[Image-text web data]
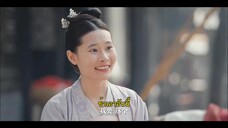 The Killing Romance (2023) พรหมลิขิตรักสายสืบวังหลวง EP 12 [ซับไทย]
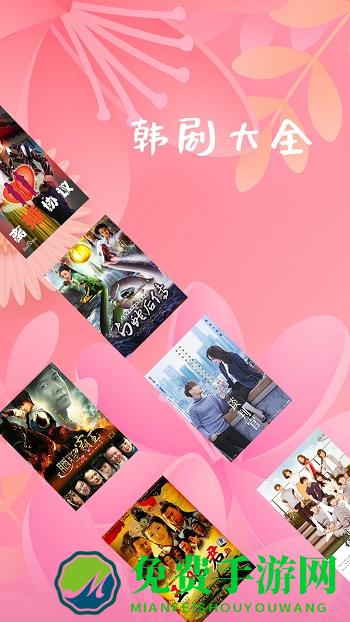 韩剧大全电视剧大全免费软件
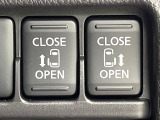 【両側パワースライドドア】スマートキーや運転席のスイッチで後席両側スライドドアの開閉が可能♪電動だから力を入れてドアを開ける必要が無く、小さなお子様でも簡単に開け閉めでき快適です♪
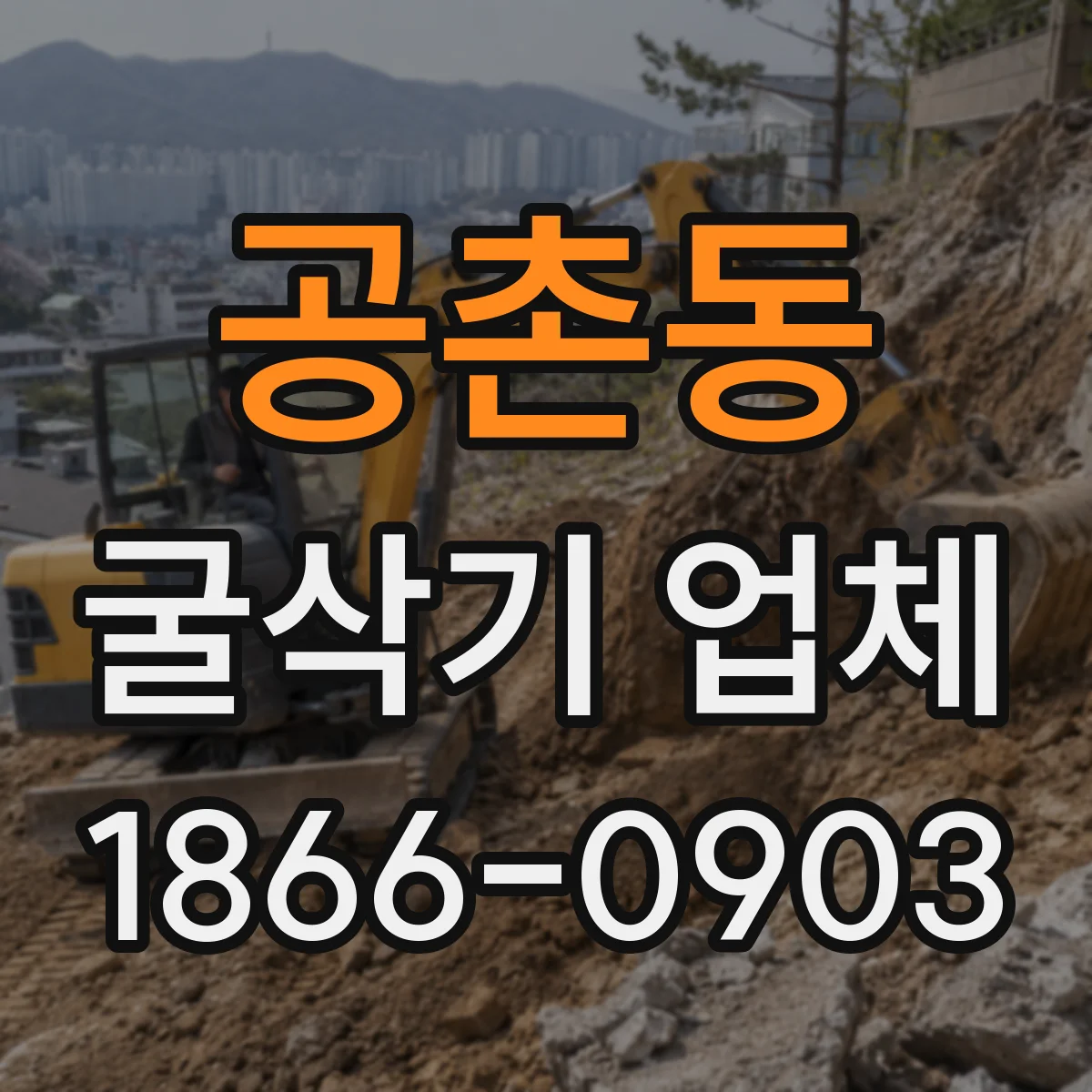공촌동 굴삭기 업체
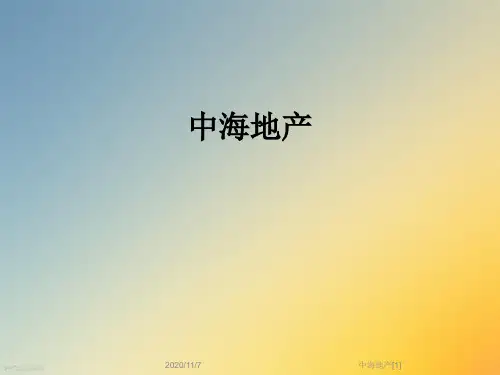 中海地产[1]
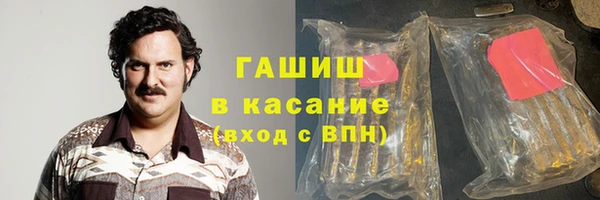 героин Вяземский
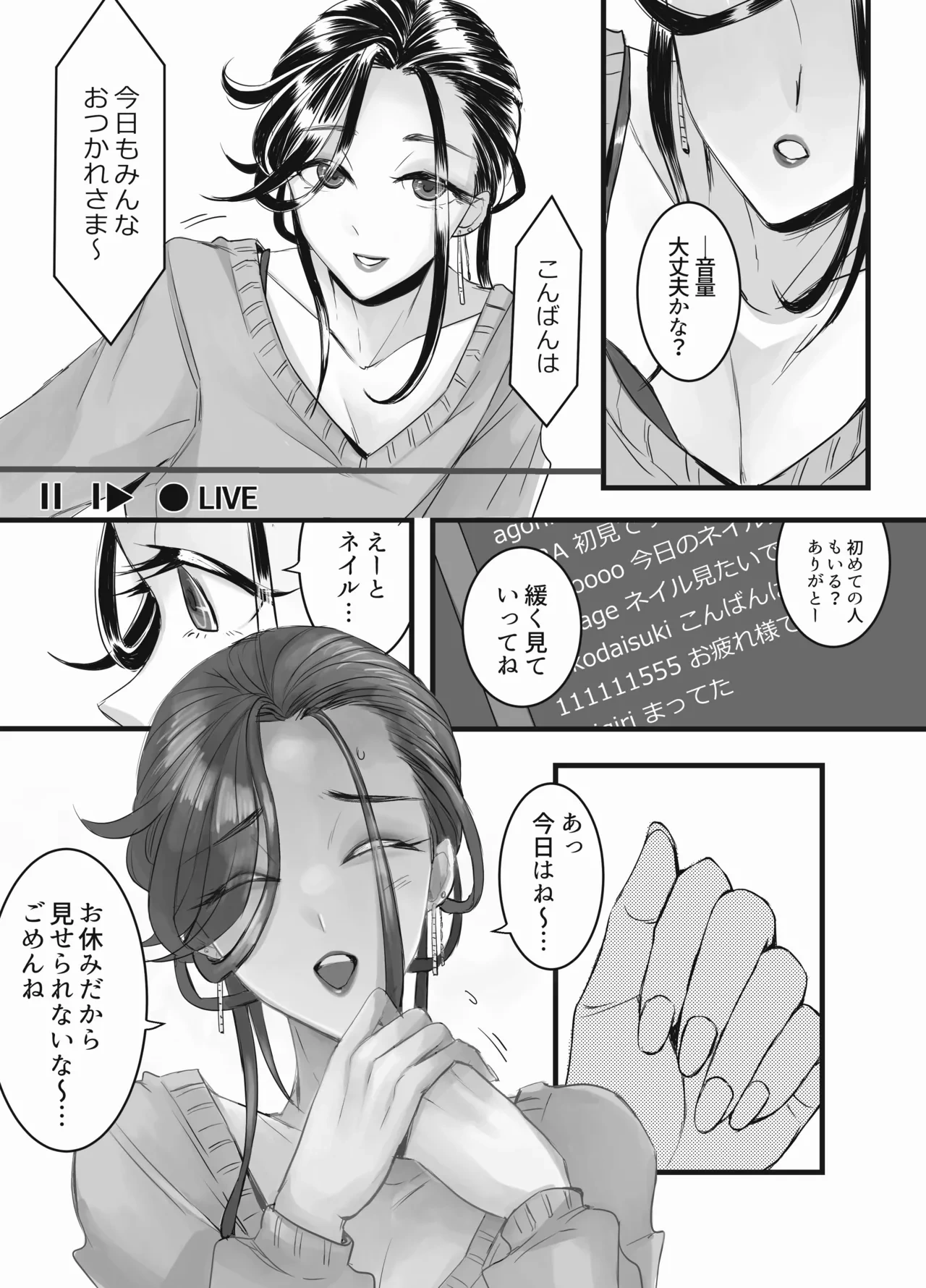 หน้า 32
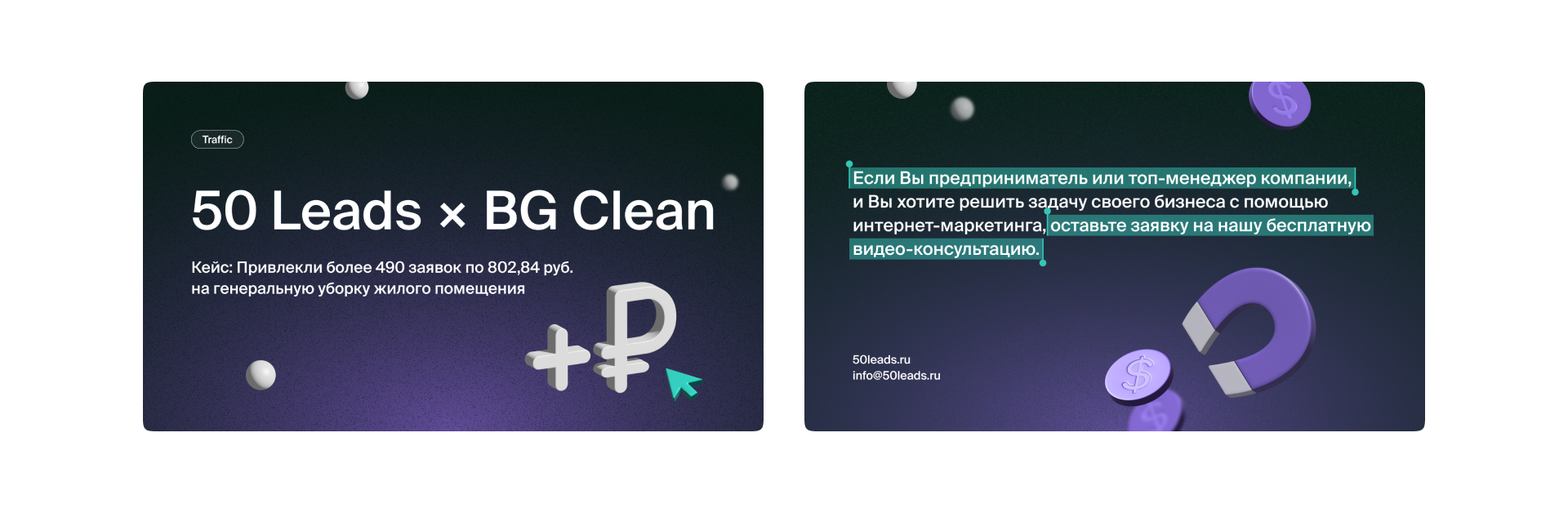 Презентация кейса — Изображение №5 — 3D, Маркетинг на Dprofile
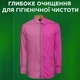 Гель для стирки Ariel Color 1650мл - изображение 2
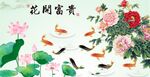 牡丹九鱼图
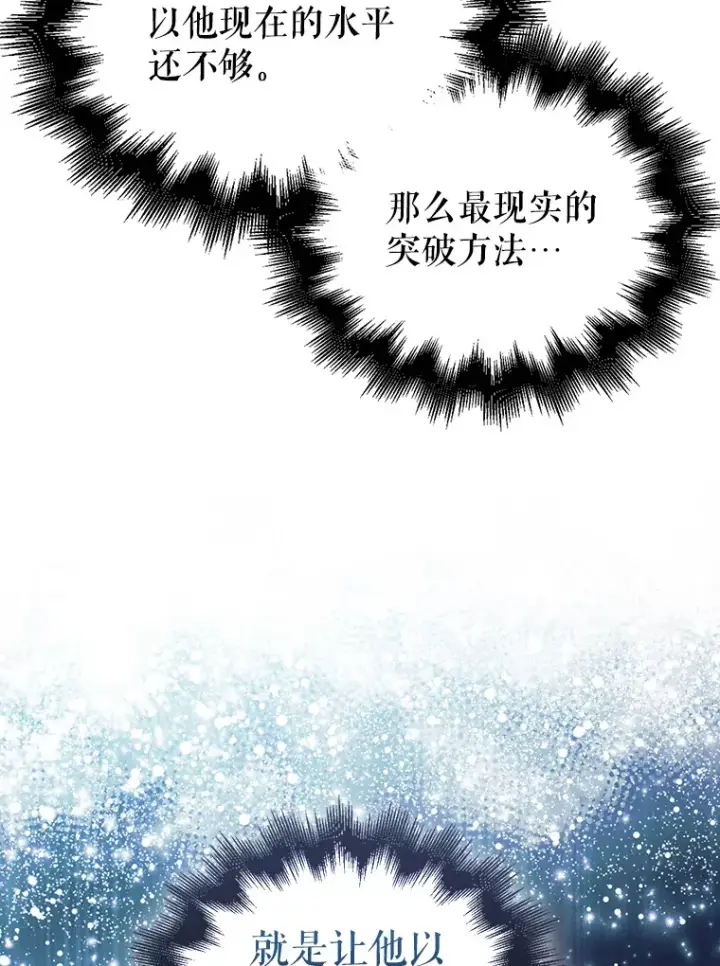 《配角太强了》36.我要报仇图123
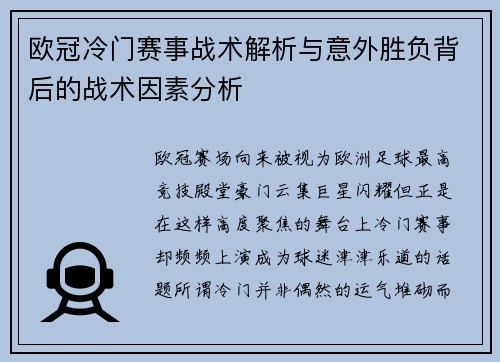 欧冠冷门赛事战术解析与意外胜负背后的战术因素分析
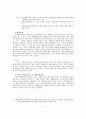 지방관료부패와 대민행정 6페이지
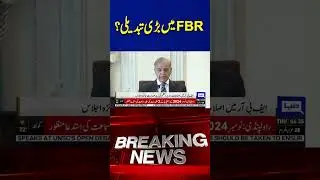 FBR Reforms Under Review | PM Shahbaz Shareef Leads High-Level Meeting | Dunya News #shortsvideo
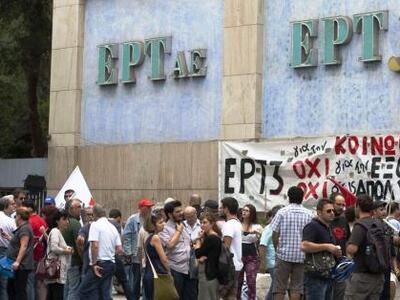 Οι εργαζόμενοι στην ΕΡΤ 3 συνεχίζουν τον αγώνα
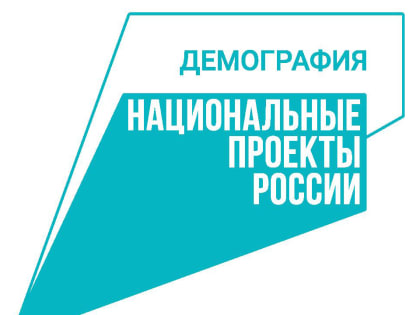 Почти семь тысяч вологодских семей получают ежемесячные денежные выплаты на третьего и каждого последующего ребенка с начала года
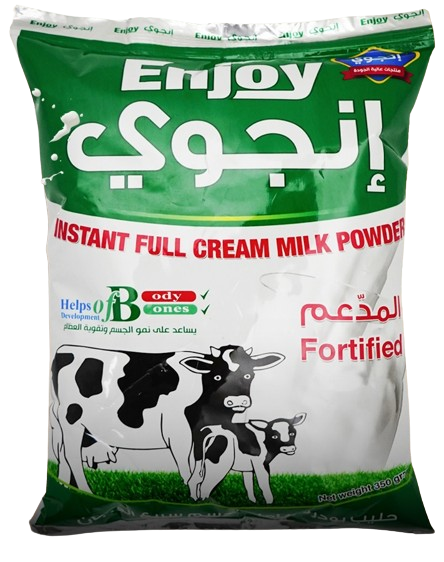انجوي حليب بودرة 350 جم
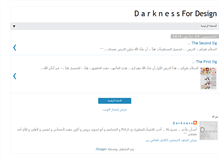 Tablet Screenshot of darkness-fordesing.blogspot.com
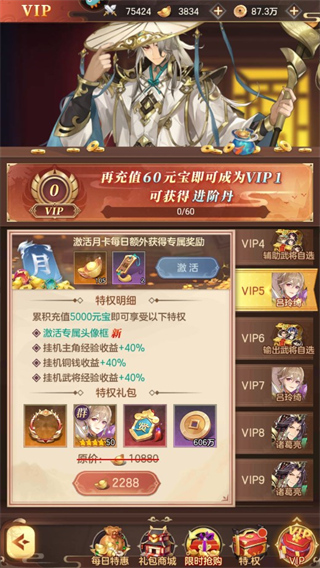 怎么解锁美人截图2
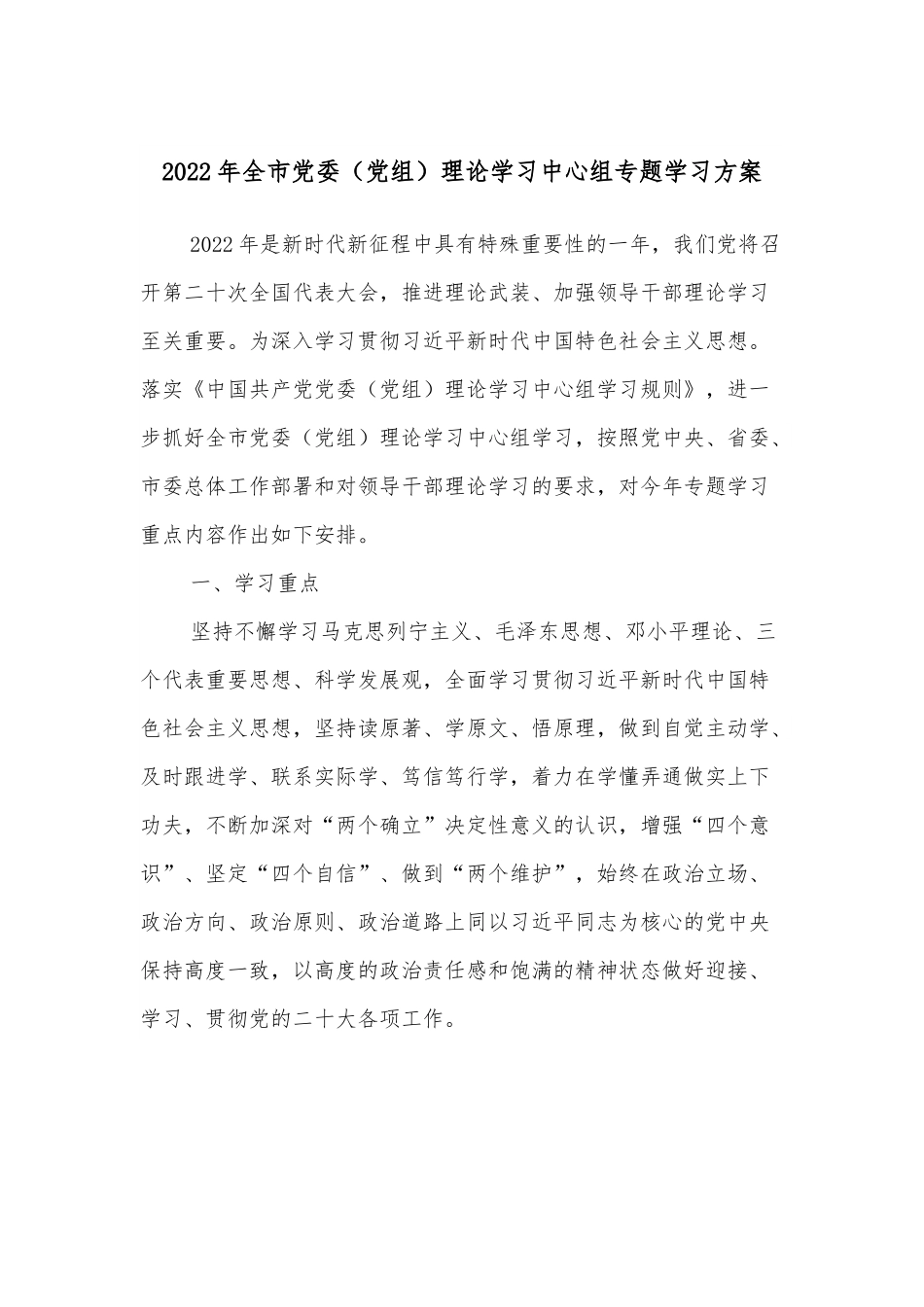 2022年全市党委（党组）理论学习中心组专题学习方案.docx_第1页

▶ Action item
Update the data so that "Tablet Screenshot" reads "Desktop Screenshot", and give the text again with every other line unchanged and the pictures left out.

▶ Exercise output
 The Killing Romance (2023) พรหมลิขิตรักสายสืบวังหลวง EP 12 [ซับไทย]
 韩剧大全电视剧大全免费软件
 【両側パワースライドドア】スマートキーや運転席のスイッチで後席両側スライドドアの開閉が可能♪電動だから力を入れてドアを開ける必要が無く、小さなお子様でも簡単に開け閉めでき快適です♪
공촌동 굴삭기 업체
 中海地产[1]
 героин Вяземский
 หน้า 32
 Презентация кейса — Изображение №5 — 3D, Маркетинг на Dprofile
 Гель для стирки Ariel Color 1650мл - изображение 2
 牡丹九鱼图
 《配角太强了》36.我要报仇图123
 欧冠冷门赛事战术解析与意外胜负背后的战术因素分析
 지방관료부패와 대민행정 6페이지
 FBR Reforms Under Review | PM Shahbaz Shareef Leads High-Level Meeting | Dunya News #shortsvideo
 Οι εργαζόμενοι στην ΕΡΤ 3 συνεχίζουν τον αγώνα
 Почти семь тысяч вологодских семей получают ежемесячные денежные выплаты на третьего и каждого последующего ребенка с начала года
انجوي حليب بودرة 350 جم
 Desktop Screenshot of darkness-fordesing.blogspot.com
 怎么解锁美人截图2
 2022年全市党委（党组）理论学习中心组专题学习方案.docx_第1页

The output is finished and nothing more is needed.